Expedited Larch closure spurs anger
Lawmakers send new letter to governor, questioning motives
Friday, January 22, 2010
The entire Clark County legislative delegation sent a letter to Gov. Chris Gregoire Thursday — the second in a week — questioning her motives for closing Larch Corrections Center and demanding to know why the closure timeline has been moved up.
The original plan by Gregoire and the Department of Corrections was to close part of the 480-bed minimum-security prison in April and to complete the transfer of staff and inmates by June 30.
Now Larch workers have told lawmakers that the first transfers are scheduled to begin March 1.
‘We cannot help but suspect that the motivation for this push to implement the closure plan is to render useless our efforts to keep Larch open and that if the majority of inmates are moved and a large number of staff are transferred to other institutions it would be too costly to undo these changes,” the legislators wrote.
“I’m very concerned that while the governor is expediting the timeline for closure, she’s delaying us from receiving critical information about the feasibility and long-term costs associated with full closure,” said Rep. Ed Orcutt, R-Kalama, in a written statement. “It seems the harder we push for accurate information, the more the timeline gets moved forward.”
Corrections spokesman Chad Lewis confirmed that one of the two units at Larch will close in March. He said that’s because the prison is receiving no inmates, so beds are emptying. He said the first wave of layoffs is still likely to happen in April.

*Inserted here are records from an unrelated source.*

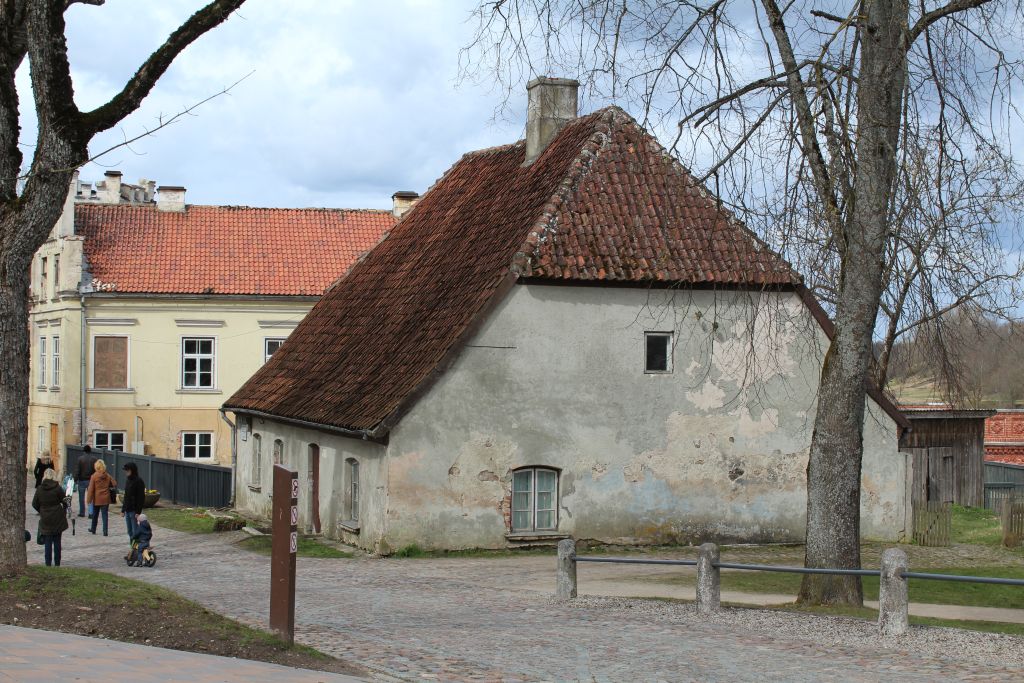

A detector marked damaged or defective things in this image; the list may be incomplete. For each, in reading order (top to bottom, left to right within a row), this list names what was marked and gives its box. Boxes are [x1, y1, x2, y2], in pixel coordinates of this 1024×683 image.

peeling plaster wall [232, 417, 387, 557]
peeling plaster wall [385, 282, 905, 548]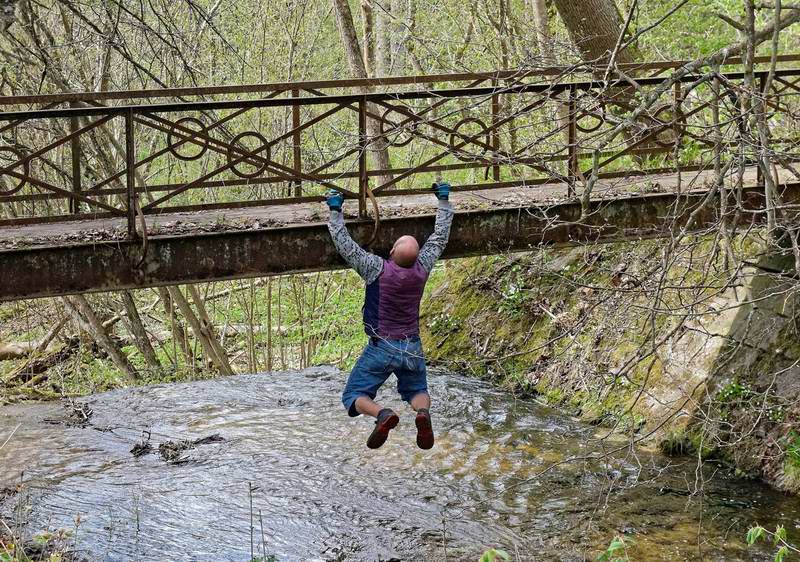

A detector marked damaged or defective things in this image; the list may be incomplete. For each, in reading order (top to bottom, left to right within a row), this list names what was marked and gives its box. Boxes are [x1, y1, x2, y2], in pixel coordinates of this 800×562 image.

rusty iron railing [0, 56, 796, 238]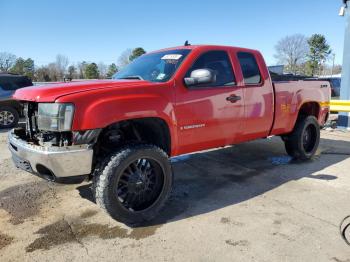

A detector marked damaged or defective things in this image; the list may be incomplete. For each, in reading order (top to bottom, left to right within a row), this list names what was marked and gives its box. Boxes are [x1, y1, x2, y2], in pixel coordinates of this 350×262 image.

exposed headlight assembly [37, 103, 74, 130]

Sen. Joe Zarelli, R-Ridgefield, noted that the independent consultant the state hired to study the closure of state facilities last year recommended a temporary, partial closure of Larch and never analyzed the impacts of the full closure now planned by the governor.
“An independent study is supposed to take the politics out of the equation and insert factual data so that an informed decision can be made,” Zarelli said. “Unfortunately, the report is being ignored, politics seems to be playing a prominent role and local jobs will be lost unnecessarily.”
State officials have said the closure of Larch would save the state $12.5 million in the current budget cycle. But the lawmakers said when they met with representatives from the Office of Financial Management and the Department of Corrections recently, those officials were unable to answer their questions about the overall fiscal impact of closing Larch, including the capital costs of a permanent closure.
Rep. Jaime Herrera, R-Camas, noted that costs to the Department of Natural Resources are likely to go up dramatically without the use of the inmate fire crews based at Larch. The DNR pays about $3,000 a day to deploy a 20-man inmate crew; the going rate for a contract crew ranges from $9,000 to $15,000 per day.
“This is the type of action that continues to perpetuate a level of mistrust between citizens and government,” Herrera said.
Lewis told The Columbian that fire crews from Cedar Creek Corrections Center, near Littlerock in south Thurston County, will be deployed to fight the wildfires that Larch crews respond to now.
The legislators asked for a thorough study of the impact of the closure on DNR and other state natural resource agencies before the state moves forward with the closure.
“I believe state government needs to consolidate to save money,” Orcutt said. “But that consolidation has to create actual savings, not just perceived savings.” In fact, he said, the closure could result in a net increase in the state’s overall costs.
Thursday’s letter also notes that the closure would cost 114 jobs at a time when unemployment in Clark County has spiked to 14.3 percent, the highest jobless rate in Washington.
Signing the letter were state Senators Zarelli, Craig Pridemore, Don Benton and Jim Honeyford and Representatives Orcutt, Herrera, Deb Wallace, Tim Probst, Jim Moeller, Jim Jacks, Bruce Chandler and David Taylor.